(Dataset excerpts)
:::

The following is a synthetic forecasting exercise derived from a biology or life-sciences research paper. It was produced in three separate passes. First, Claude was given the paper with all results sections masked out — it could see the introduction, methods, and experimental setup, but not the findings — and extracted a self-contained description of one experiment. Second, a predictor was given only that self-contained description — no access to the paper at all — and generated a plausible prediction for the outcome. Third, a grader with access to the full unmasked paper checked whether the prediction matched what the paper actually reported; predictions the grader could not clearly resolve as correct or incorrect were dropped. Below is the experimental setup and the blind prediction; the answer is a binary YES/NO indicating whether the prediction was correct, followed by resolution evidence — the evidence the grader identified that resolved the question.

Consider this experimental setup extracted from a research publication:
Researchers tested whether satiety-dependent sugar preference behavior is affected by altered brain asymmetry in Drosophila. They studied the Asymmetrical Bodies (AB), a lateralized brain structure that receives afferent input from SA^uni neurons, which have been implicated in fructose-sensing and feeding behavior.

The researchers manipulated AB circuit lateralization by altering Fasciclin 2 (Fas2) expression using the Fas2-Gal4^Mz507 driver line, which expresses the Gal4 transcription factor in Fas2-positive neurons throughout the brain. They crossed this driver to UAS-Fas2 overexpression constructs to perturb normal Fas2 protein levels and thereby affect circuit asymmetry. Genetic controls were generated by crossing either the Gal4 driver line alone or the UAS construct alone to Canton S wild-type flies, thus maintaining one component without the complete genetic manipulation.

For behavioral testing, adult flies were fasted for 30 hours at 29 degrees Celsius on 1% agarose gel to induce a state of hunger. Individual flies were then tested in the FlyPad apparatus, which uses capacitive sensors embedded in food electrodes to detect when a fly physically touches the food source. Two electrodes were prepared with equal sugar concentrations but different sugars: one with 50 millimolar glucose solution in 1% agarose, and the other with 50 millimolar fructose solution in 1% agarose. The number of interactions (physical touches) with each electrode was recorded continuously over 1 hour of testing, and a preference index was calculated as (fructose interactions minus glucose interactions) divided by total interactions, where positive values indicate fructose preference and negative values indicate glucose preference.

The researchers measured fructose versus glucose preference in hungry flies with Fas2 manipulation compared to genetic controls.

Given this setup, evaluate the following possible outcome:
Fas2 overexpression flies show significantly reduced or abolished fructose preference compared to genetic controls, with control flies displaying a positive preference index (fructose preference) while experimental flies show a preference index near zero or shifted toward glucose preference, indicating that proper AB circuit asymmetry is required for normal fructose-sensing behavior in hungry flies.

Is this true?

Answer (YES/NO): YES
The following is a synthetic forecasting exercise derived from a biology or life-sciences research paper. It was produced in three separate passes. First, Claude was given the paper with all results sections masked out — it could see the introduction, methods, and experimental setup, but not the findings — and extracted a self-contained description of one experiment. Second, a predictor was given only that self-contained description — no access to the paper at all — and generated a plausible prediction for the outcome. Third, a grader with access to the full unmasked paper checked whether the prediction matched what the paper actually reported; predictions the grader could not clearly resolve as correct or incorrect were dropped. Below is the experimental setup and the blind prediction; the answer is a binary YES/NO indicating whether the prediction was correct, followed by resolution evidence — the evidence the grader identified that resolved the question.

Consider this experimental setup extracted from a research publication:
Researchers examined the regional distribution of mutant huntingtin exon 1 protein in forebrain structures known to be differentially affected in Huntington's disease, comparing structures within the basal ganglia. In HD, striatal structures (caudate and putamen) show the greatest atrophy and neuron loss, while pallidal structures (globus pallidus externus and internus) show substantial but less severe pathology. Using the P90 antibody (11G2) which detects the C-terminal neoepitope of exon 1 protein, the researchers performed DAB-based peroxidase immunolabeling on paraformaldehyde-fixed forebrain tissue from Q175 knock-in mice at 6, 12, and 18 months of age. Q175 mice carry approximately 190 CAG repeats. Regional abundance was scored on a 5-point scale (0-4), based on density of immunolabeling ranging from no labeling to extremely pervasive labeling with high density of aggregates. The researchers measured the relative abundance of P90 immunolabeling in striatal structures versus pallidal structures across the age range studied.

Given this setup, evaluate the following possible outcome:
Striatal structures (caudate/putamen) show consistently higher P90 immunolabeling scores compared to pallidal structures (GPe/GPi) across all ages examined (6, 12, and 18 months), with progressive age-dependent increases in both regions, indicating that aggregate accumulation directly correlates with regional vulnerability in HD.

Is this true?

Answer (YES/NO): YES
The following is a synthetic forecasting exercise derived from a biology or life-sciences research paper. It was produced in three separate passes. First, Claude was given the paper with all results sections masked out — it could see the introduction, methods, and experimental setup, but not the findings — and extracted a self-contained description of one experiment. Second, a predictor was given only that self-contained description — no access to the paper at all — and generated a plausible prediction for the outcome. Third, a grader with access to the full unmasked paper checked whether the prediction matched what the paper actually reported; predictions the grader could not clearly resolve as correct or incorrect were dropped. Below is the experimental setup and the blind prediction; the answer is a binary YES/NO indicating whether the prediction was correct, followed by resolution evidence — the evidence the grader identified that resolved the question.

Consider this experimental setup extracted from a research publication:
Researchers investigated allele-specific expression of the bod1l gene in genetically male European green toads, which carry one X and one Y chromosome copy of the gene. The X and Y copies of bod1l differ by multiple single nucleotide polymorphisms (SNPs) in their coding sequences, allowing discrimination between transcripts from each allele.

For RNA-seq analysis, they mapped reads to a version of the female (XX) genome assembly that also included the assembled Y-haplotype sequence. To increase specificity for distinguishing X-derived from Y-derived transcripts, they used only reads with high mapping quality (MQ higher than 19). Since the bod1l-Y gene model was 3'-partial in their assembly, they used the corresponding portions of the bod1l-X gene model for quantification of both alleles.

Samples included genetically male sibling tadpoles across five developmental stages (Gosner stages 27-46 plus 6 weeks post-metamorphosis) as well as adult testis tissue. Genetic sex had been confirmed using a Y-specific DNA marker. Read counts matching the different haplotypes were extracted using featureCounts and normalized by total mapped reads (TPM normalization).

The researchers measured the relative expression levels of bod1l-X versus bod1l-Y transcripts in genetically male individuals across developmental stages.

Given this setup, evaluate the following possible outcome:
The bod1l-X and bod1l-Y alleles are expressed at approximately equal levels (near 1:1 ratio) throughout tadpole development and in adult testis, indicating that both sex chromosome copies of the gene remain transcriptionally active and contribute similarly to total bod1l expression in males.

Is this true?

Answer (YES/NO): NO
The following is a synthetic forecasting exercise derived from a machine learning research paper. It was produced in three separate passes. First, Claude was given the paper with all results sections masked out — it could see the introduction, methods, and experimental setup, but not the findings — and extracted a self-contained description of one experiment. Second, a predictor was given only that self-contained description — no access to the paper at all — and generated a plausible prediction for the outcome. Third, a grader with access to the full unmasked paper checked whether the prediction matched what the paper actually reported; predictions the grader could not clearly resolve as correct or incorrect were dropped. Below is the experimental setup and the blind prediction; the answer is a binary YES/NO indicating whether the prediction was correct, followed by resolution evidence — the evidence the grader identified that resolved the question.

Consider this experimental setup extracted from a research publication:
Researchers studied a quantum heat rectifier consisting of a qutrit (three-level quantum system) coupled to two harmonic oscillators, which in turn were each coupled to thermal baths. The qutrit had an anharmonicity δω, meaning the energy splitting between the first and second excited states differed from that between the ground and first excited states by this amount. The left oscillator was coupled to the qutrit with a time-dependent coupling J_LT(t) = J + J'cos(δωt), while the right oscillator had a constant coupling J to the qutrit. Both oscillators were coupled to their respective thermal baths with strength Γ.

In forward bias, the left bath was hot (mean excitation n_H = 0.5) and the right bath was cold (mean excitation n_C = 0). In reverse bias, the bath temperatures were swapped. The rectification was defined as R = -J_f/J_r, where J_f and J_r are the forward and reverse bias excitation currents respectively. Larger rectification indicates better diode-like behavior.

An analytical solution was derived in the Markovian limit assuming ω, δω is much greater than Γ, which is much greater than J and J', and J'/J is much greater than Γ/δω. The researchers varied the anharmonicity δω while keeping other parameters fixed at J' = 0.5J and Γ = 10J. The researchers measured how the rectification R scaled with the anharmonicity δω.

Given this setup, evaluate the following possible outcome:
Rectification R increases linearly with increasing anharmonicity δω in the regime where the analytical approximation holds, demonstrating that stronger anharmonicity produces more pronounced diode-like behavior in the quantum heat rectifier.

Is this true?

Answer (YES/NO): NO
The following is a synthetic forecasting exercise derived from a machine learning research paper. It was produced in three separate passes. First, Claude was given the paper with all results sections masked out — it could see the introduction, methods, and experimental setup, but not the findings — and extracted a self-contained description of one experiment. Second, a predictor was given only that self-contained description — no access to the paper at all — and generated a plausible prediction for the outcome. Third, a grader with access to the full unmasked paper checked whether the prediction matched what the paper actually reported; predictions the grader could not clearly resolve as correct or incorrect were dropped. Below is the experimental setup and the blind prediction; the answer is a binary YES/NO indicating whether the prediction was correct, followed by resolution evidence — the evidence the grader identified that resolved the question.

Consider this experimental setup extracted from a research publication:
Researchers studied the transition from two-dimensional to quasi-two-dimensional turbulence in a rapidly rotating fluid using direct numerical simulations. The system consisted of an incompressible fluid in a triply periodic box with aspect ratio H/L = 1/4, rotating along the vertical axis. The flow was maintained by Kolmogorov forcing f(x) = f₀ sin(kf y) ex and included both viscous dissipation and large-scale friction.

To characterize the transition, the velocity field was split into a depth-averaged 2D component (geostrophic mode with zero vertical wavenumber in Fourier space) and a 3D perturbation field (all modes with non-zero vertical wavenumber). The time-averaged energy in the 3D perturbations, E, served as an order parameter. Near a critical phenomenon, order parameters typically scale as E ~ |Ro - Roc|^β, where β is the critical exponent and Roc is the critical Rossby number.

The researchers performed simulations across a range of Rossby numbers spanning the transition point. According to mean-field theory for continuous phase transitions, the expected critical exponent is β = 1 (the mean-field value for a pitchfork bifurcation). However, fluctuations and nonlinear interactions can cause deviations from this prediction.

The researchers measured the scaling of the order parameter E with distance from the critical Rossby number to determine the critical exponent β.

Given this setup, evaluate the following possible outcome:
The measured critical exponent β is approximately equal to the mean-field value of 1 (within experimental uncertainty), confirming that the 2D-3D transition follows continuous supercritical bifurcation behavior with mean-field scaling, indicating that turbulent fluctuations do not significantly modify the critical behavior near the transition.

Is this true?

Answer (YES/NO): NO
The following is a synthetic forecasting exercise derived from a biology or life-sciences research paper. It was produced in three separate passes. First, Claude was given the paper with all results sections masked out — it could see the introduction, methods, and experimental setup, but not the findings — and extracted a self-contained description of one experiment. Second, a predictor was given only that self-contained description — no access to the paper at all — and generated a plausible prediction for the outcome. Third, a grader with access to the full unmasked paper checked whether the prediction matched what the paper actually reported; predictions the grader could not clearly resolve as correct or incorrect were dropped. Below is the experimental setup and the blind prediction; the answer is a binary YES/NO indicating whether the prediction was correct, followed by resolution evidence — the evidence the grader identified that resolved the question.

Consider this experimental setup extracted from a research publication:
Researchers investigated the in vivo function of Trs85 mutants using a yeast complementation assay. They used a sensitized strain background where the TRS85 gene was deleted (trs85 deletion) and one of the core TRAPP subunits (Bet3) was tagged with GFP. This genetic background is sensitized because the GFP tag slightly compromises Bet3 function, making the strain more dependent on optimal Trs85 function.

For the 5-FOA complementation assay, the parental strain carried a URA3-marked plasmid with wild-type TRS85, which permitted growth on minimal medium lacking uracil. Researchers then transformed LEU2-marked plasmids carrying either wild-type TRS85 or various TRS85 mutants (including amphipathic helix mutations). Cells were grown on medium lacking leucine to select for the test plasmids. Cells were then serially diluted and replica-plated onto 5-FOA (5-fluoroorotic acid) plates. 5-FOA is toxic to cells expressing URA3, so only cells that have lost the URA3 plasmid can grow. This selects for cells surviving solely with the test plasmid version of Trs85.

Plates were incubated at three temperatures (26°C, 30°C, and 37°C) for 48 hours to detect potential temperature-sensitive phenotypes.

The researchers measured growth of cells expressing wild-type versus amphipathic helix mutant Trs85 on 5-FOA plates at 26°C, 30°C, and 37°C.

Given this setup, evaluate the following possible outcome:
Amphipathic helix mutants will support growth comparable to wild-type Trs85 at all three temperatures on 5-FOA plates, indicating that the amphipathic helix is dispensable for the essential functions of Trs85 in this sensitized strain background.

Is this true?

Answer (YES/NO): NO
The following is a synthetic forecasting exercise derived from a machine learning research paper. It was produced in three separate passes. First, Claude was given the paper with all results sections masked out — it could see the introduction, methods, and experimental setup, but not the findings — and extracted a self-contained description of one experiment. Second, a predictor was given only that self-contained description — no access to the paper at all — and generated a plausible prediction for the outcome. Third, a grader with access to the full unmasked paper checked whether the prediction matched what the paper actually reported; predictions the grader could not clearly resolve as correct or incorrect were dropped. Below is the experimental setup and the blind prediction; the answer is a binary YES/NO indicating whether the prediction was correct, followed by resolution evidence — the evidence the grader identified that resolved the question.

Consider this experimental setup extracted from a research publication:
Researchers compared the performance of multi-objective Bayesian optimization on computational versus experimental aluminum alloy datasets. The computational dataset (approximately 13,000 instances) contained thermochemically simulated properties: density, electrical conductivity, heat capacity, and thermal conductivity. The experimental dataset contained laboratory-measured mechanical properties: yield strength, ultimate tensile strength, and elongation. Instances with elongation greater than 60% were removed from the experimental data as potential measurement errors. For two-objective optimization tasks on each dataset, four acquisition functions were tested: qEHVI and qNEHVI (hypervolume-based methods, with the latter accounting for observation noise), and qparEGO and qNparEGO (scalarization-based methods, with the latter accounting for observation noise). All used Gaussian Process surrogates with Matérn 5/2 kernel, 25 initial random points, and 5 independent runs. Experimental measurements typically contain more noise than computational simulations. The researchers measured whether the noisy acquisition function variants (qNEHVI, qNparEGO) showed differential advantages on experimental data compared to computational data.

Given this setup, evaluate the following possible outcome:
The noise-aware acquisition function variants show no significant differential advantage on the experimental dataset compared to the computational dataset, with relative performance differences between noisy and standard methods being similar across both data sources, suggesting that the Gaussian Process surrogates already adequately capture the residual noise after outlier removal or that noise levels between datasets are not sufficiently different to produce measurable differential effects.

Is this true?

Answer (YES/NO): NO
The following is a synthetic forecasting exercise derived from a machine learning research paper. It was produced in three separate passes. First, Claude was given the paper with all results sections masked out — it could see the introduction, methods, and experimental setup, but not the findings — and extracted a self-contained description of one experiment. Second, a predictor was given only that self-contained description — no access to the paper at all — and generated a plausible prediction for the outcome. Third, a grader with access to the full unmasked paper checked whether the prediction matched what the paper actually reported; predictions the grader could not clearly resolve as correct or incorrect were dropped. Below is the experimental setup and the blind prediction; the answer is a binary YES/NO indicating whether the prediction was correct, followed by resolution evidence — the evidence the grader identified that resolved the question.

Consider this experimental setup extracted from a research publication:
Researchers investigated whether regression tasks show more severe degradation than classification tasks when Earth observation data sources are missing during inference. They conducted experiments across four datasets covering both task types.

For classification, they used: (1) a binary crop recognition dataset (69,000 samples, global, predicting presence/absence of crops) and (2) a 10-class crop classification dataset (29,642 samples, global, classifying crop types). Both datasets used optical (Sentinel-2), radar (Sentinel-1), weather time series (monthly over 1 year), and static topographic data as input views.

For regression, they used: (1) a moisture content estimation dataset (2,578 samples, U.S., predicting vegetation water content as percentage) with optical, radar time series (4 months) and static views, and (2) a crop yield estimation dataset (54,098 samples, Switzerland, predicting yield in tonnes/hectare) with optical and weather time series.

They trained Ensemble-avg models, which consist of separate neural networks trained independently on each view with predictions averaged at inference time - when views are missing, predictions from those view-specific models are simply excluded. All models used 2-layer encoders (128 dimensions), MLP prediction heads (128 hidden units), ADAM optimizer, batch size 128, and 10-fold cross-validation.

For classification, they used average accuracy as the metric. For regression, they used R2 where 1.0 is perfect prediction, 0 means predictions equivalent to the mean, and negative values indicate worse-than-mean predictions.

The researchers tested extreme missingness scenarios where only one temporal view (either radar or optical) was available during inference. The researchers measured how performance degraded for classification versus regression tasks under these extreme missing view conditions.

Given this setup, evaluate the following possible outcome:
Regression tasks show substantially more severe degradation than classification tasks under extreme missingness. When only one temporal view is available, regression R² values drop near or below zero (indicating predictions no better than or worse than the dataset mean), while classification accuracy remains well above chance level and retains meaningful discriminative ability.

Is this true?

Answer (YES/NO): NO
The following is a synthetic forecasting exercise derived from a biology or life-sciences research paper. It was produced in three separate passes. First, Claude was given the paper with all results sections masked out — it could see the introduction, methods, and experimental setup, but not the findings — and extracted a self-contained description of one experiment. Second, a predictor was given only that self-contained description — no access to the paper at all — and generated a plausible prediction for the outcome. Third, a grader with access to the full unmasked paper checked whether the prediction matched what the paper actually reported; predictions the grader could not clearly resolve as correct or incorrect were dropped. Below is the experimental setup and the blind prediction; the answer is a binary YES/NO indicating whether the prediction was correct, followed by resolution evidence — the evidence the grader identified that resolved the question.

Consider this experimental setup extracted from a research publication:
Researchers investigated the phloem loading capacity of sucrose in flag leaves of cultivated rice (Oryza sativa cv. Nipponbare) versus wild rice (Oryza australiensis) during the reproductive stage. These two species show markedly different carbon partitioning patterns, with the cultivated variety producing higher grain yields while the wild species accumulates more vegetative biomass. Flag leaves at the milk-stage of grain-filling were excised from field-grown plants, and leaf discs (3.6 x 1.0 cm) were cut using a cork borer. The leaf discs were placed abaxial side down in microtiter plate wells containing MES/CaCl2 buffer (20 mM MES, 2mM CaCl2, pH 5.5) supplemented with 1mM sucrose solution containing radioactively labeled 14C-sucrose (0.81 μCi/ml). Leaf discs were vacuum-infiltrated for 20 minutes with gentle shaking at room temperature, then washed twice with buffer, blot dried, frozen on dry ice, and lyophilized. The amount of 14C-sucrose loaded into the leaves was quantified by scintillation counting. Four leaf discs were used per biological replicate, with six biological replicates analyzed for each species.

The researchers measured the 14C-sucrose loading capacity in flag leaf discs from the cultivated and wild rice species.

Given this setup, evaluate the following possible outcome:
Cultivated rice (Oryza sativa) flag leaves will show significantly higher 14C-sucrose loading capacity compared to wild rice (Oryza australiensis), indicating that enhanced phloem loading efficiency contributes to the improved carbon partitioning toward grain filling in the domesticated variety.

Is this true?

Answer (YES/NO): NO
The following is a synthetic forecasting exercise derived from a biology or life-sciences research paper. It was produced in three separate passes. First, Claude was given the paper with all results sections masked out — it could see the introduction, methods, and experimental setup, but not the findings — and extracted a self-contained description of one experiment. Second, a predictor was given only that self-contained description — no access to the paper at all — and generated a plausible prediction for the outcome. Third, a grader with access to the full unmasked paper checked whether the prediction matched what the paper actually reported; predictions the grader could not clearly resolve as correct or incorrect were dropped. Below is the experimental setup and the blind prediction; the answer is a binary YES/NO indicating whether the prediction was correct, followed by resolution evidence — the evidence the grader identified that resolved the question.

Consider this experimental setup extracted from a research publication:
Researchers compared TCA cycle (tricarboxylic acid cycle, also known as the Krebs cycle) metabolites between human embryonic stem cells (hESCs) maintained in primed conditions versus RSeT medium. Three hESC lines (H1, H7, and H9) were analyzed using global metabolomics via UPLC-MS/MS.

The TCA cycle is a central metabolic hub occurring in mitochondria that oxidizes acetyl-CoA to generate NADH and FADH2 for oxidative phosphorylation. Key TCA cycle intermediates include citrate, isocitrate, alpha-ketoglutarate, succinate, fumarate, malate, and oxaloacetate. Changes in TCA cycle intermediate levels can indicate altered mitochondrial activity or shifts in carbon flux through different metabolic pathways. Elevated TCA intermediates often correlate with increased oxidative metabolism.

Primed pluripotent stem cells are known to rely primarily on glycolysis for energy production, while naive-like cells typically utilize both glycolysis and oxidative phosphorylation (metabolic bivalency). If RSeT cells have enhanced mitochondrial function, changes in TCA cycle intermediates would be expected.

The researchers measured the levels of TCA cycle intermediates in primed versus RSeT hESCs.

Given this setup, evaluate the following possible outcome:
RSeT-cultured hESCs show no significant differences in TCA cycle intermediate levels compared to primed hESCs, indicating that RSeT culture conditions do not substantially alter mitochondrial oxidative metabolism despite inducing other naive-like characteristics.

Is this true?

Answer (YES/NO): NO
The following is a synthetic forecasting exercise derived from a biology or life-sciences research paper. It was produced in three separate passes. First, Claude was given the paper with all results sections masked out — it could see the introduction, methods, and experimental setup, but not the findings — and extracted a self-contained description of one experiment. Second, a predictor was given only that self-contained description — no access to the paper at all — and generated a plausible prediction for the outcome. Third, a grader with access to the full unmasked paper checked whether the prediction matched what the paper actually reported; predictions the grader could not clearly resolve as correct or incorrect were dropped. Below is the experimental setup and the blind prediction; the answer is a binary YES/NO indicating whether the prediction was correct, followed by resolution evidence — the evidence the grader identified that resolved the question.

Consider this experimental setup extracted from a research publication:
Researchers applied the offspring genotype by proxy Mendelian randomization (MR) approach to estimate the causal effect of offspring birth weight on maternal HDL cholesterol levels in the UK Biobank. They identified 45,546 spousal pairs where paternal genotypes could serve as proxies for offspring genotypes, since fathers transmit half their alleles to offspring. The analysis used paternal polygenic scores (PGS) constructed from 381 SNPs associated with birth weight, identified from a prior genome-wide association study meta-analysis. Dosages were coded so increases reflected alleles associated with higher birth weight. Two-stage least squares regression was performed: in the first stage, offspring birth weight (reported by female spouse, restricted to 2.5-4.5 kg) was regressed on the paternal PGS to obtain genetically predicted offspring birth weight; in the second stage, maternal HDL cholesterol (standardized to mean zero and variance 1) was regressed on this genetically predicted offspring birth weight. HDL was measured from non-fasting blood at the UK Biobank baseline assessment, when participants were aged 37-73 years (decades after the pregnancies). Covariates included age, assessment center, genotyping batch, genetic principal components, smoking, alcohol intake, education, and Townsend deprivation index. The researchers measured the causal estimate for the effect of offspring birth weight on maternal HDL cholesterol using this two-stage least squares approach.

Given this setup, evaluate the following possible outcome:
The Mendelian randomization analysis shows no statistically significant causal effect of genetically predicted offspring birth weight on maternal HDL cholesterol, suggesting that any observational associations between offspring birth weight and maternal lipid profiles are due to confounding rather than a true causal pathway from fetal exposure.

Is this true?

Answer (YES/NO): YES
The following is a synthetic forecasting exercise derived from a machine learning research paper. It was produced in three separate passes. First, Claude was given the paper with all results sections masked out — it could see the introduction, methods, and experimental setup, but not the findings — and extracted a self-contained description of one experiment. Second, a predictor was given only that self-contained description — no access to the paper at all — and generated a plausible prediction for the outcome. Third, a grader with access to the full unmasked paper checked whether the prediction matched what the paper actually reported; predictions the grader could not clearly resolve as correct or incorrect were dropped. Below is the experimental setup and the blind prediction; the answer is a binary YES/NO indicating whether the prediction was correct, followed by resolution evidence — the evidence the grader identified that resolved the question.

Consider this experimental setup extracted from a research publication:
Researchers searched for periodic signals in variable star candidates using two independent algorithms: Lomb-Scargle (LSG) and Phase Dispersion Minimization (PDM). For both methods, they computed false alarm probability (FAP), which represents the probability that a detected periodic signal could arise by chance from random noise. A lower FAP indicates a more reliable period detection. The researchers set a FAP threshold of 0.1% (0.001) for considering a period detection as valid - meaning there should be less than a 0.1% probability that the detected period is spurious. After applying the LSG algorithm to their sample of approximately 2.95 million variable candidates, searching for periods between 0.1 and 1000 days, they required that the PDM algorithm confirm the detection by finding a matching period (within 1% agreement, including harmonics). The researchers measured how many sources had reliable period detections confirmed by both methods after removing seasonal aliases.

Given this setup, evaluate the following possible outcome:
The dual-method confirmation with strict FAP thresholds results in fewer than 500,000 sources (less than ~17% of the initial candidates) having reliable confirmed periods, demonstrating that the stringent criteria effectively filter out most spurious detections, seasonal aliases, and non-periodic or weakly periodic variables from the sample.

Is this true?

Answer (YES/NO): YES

:::

**TASK REQUIREMENTS:** Reply with nothing but the number of lines in the data that include the word "been".

**ANSWER TO THIS TASK:** 2